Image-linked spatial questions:
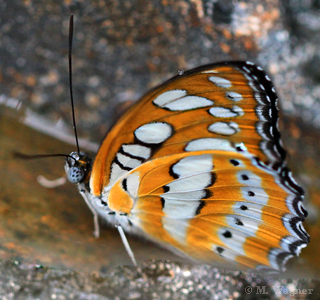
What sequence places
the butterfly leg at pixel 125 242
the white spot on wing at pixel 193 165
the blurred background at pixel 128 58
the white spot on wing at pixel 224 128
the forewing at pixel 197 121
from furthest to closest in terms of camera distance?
the blurred background at pixel 128 58 < the butterfly leg at pixel 125 242 < the white spot on wing at pixel 193 165 < the white spot on wing at pixel 224 128 < the forewing at pixel 197 121

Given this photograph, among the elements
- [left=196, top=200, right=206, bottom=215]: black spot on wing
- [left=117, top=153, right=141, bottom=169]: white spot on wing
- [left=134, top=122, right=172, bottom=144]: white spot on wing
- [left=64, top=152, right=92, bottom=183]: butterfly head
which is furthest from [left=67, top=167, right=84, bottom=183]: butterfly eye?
[left=196, top=200, right=206, bottom=215]: black spot on wing

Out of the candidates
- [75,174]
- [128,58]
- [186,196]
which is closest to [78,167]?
[75,174]

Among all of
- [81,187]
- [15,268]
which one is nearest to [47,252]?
[15,268]

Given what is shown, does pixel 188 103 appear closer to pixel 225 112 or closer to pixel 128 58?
pixel 225 112

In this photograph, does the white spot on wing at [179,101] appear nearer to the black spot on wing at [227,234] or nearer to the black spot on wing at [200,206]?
the black spot on wing at [200,206]

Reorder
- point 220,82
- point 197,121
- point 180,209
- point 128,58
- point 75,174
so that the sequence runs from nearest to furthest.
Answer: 1. point 220,82
2. point 197,121
3. point 75,174
4. point 180,209
5. point 128,58

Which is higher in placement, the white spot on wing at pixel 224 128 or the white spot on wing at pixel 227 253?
the white spot on wing at pixel 224 128

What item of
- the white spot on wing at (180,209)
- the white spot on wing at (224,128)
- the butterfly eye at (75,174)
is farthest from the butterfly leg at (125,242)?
the white spot on wing at (224,128)

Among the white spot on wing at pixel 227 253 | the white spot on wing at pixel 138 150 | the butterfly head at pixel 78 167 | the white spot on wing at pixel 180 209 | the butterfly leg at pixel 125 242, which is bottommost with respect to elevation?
the butterfly leg at pixel 125 242

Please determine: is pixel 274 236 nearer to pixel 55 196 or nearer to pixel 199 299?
pixel 199 299
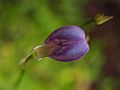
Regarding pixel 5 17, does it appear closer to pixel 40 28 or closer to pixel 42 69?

*Exercise instructions*. Rewrite the whole listing with every "butterfly eye" swapped for "insect eye", keeping everything else the same and omitting the pictures.

*Output*.
What sequence places
the butterfly leg at pixel 125 242
the white spot on wing at pixel 193 165
the blurred background at pixel 128 58
the white spot on wing at pixel 224 128
the forewing at pixel 197 121
from furthest to closest in terms of camera distance?
the blurred background at pixel 128 58 < the butterfly leg at pixel 125 242 < the white spot on wing at pixel 193 165 < the white spot on wing at pixel 224 128 < the forewing at pixel 197 121

Given this photograph, among the elements
- [left=196, top=200, right=206, bottom=215]: black spot on wing
- [left=117, top=153, right=141, bottom=169]: white spot on wing
- [left=134, top=122, right=172, bottom=144]: white spot on wing
- [left=64, top=152, right=92, bottom=183]: butterfly head
which is furthest from [left=67, top=167, right=84, bottom=183]: insect eye?
[left=196, top=200, right=206, bottom=215]: black spot on wing

Out of the candidates
- [75,174]
- [128,58]
- [186,196]
which is closest to [78,167]?
[75,174]

Among all of
- [81,187]
- [15,268]
which one is nearest to [47,252]?
[15,268]

Given what is shown, does pixel 188 103 appear closer to pixel 225 112 or closer to pixel 128 58?
pixel 225 112

In this photograph, does the white spot on wing at [179,101] appear nearer to the black spot on wing at [227,234] or nearer to the black spot on wing at [200,206]?
the black spot on wing at [200,206]

Reorder
- point 220,82
- point 197,121
- point 180,209
- point 128,58
- point 75,174
so that the sequence runs from nearest to furthest.
Answer: 1. point 220,82
2. point 197,121
3. point 75,174
4. point 180,209
5. point 128,58

Which is higher in placement, the white spot on wing at pixel 224 128 or the white spot on wing at pixel 227 253?
the white spot on wing at pixel 224 128

What item of
- the white spot on wing at (180,209)
- the white spot on wing at (224,128)
- the insect eye at (75,174)
is farthest from the butterfly leg at (125,242)?
the white spot on wing at (224,128)

Among the white spot on wing at pixel 227 253 | the white spot on wing at pixel 138 150 | the butterfly head at pixel 78 167 | the white spot on wing at pixel 180 209 | the butterfly leg at pixel 125 242, which is bottommost with respect to elevation?
the butterfly leg at pixel 125 242

Please determine: is pixel 274 236 nearer to pixel 55 196 or nearer to pixel 199 299?
pixel 199 299
Regarding pixel 5 17, does it appear closer to pixel 40 28 or closer to pixel 42 69?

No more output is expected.